I've mentioned (in passing) the excellent Cadenza magazine elsewhere on here, and it seems to be going from strength to strength under its new(ish) editor Zoe King (who took over from John Ravenscroft a year or so ago). You may think I'm only saying that because two of my stories have been long-listed in Cadenza's latest short story competition (hurrah!). But take a look at their new blog. It's worth it just to read Zoe's feedback on the sifting process for the short story competition. She makes three specific points about the stories that she and her fellow judges felt didn't make the grade. First, there were some good stories that didn't quite work because they were let down by their endings. Second, there were well-written pieces that didn't have any forward momentum (what Zoe calls a 'motor') - there was, she said, no rising and falling action. And third, there were stories where the idea was good but the execution let them down.

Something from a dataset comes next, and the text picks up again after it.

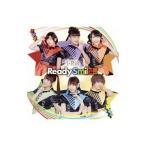 i☆Ris/Ready Smile!!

This seems to reflect my own experiences (and my own rant here a few weeks back). It also, to a certain extent, supports my view expressed last week that these are technical issues that can be taught and learnt. Zoe referred to good stories and well-written pieces that failed for technical reasons relating to the craft of creative writing, not the element of creativity itself.
Which is one of the reasons why one of my writing buddies and I have set up a new enterprise, Word Fountain. Our aim is to help writers improve their craft in an informal, fun way. We don't promise they will acheive fame and fortune - we have no plans to become one of the 'new mental hospitals' that Hanif Kureishi railed against recently. We're running our first event in August - and we're accepting self referrals!